Gibt es bei neueren Verträgen nach dem Jahr 2010 eigentlich auch fehlerhafte Widerrufsbelehrungen?
Ja, auch Verträge, die nach dem 10. Juni 2010 abgeschlossen wurden, enthalten häufig fehlerhafte Widerrufbelehrungen. Das ewige Widerrufsrecht gilt weiterhin für Verträge, die in der Zeit vom 11.06.2010 bis zum 21.03.2016 geschlossen wurde.

Wie häufig machen Banken Fehler?
Bei Darlehensverträgen, die zwischen 2002 und 2010 abgeschlossen wurden, liegt die Fehlerquote bei knapp 80 Prozent. Verträge ab 2010 enthalten deutlich weniger Fehler. Die Fehlerquote liegt da etwa bei 30 Prozent.

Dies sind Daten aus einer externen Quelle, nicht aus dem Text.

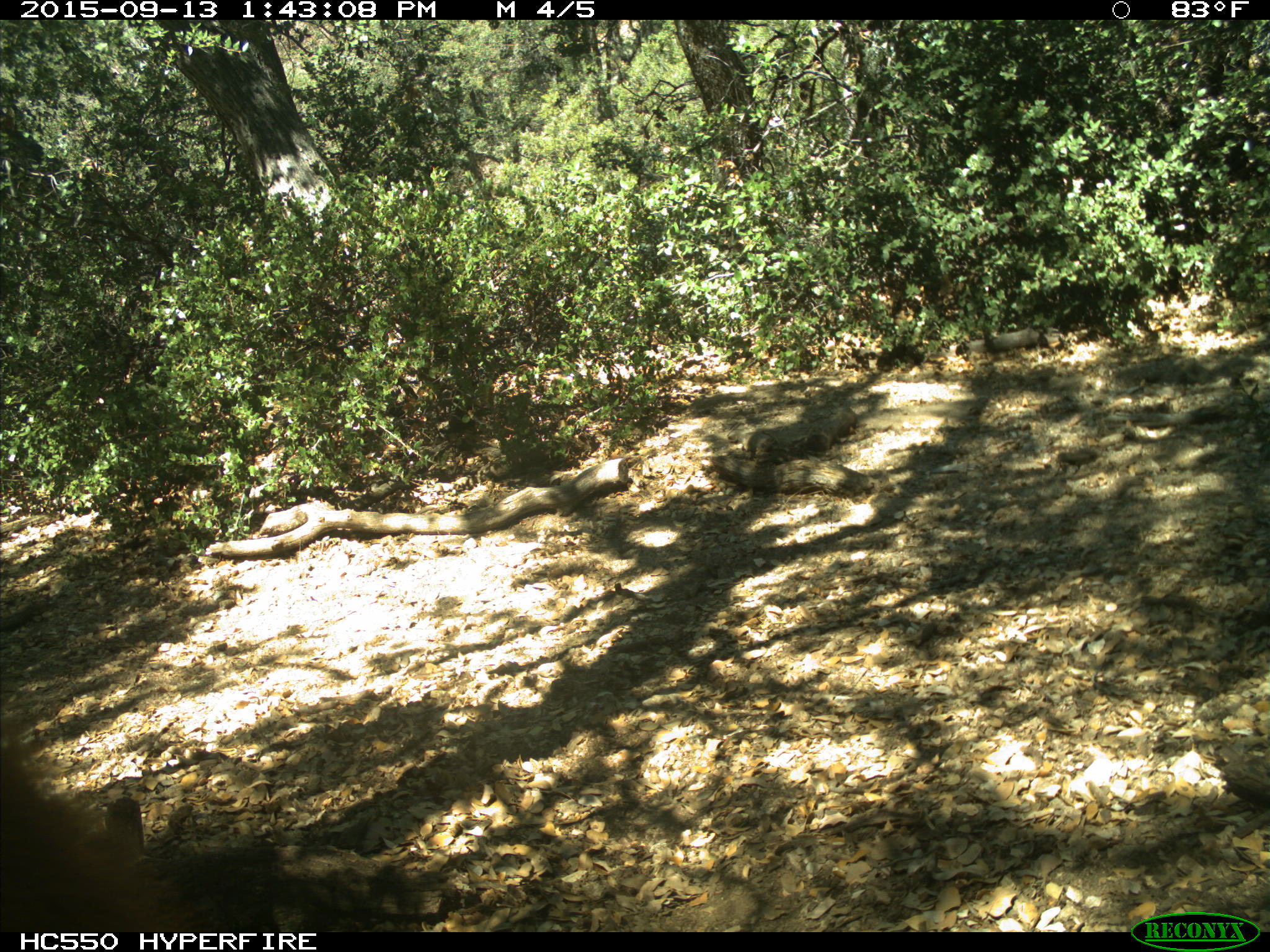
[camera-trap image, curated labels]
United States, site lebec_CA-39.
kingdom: Animalia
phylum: Chordata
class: Mammalia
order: Carnivora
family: Ursidae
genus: Ursus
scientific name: Ursus americanus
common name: american black bear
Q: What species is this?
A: Ursus americanus (american black bear).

Geben Sie uns einige Beispiele: Was machen die Banken falsch?
Oft haben sich die Kreditinstitute nicht an die vom Justizministerium abgesegneten Muster gehalten und eigene Formulierungen eingefügt. Wir haben etwa 250 Fehler gefunden. Ein häufig verwendeter Satz lautet „Die Frist beginnt frühestens mit dem Tag des Eingangs des unterschriebenen Darlehensvertrages.“ Kreditnehmern erschließt sich hier nicht der genaue Fristbeginn. Ein anderer Fehler sind hinzugefügte Fußnoten mit dem Hinweis „Frist bitte im Einzelfall prüfen“. Auch hier bleibt der Fristbeginn unsicher. Dazu lässt sich nicht eindeutig bestimmen, an wen sich die Fußnote richtet. An den Darlehensnehmer oder doch an den Finanzberater?

Wann lohnt der Widerrufsjoker bei neuen Verträgen?
In der Regel, wenn der Zinssatz gegenüber dem aktuellen erheblich höher ist, wenn eine Rechtsschutzversicherung das Prozesskostenrisiko übernimmt oder das Darlehen bisher nur geringfügig getilgt wurde.

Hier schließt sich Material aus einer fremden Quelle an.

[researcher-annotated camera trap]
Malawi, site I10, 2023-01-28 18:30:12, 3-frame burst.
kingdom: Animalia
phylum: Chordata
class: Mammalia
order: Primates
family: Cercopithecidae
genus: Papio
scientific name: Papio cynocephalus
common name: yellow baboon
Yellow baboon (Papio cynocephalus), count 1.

Wie reagieren die Banken auf den Widerruf neuer Darlehen?
Bei Darlehen ab 2010 reagieren die Banken sehr unterschiedlich. Aus Erfahrung kann ich sagen, dass es sich nicht lohnt, klein beizugeben. Denn es gibt vor verschiedenen Oberlandesgerichten bereits Erfolge.

Herr Reiter, vielen Dank für das Interview.